Again, following my pattern of using Ansible roles to deploy:
- name: Deploy MetalLB Namespace Manifest
kubernetes.core.k8s:
kubeconfig: "{{ kube_config }}"
context: "{{ kube_context }}"
state: present
definition: '{{ item }}'
validate:
fail_on_error: yes
with_items: '{{ lookup("url", "https://raw.githubusercontent.com/metallb/metallb/v0.10.2/manifests/namespace.yaml", split_lines=False) | from_yaml_all | list }}'
when: item is not none
- name: Deploy MetalLB Manifest
kubernetes.core.k8s:
kubeconfig: "{{ kube_config }}"
context: "{{ kube_context }}"
state: present
definition: '{{ item }}'
validate:
fail_on_error: yes
with_items: '{{ lookup("url", "https://raw.githubusercontent.com/metallb/metallb/v0.10.2/manifests/metallb.yaml", split_lines=False) | from_yaml_all | list }}'
when: item is not none
- name: Deploy MetalLB Configmap
kubernetes.core.k8s:
kubeconfig: "{{ kube_config }}"
context: "{{ kube_context }}"
state: present
definition: "{{ lookup('template', 'manifests/configmap.j2') }}"
validate:
fail_on_error: yes
The namespace.yaml and metallb.yaml manifests come directly from the MetalLB Github repo so I only needed to create a configmap specific to my environment:
---
apiVersion: v1
kind: ConfigMap
metadata:
namespace: metallb-system
name: config
data:
config: |
address-pools:
- name: default
protocol: layer2
addresses:
- 192.168.x.2-192.168.x.5
The last step was to create a Load Balancer for the Ingress controller (converting from NodePort configuration):
apiVersion: v1
kind: Service
spec:
clusterIP: 10.43.x.x
clusterIPs:
- 10.43.x.x
externalTrafficPolicy: Local
healthCheckNodePort: 31431
loadBalancerIP: 192.168.x.5
ports:
- name: "80"
nodePort: 30176
port: 80
protocol: TCP
targetPort: 80
- name: "443"
nodePort: 32182
port: 443
protocol: TCP
targetPort: 443
selector:
workloadID_ingress-nginx: "true"
sessionAffinity: None
type: LoadBalancer
One important bit is that the externalTrafficPolicy is set to local which preserves the source IP of the request.

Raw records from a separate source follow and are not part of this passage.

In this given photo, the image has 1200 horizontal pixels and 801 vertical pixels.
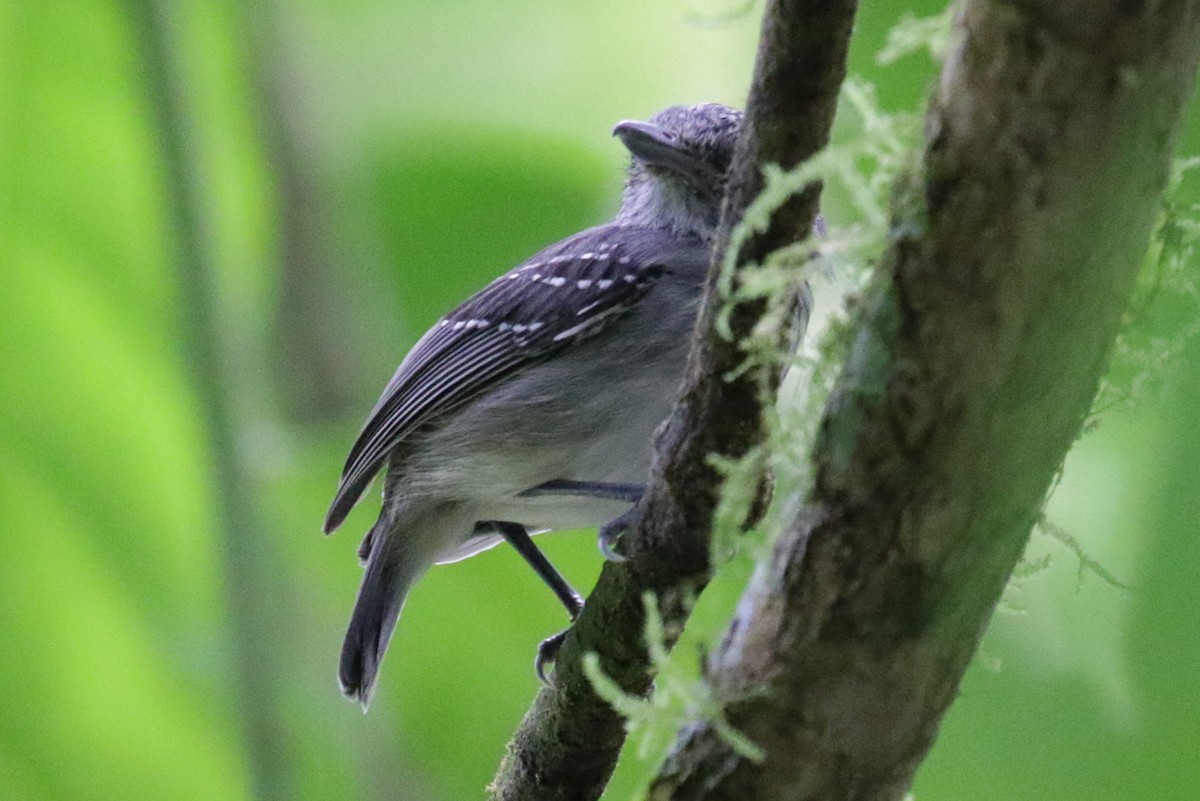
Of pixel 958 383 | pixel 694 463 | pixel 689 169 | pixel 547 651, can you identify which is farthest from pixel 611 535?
pixel 958 383

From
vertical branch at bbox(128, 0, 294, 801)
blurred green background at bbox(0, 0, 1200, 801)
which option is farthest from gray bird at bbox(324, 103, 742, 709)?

Otherwise, it would show the IP of the node which originally received the request. Another important bit is that I’m requesting a specific IP address from the pool for the Load Balancer so that I can port forward to that IP in my router. Otherwise, it would just assign the next available IP address in the pool.
So, what is going on here?
One of the nodes in the cluster will advertise itself as the load balancer IP address and will distribute the requests to the ingress controller on the same node. If that nodes goes down, another node will pick up the slack and start advertising itself instead. So layer 2 is not really load balancing, but merely a failover and there can be a delay before the new node starts sending out the ARPs. In any case, I can get traffic into the cluster and it’s nice to have another layer of redundancy.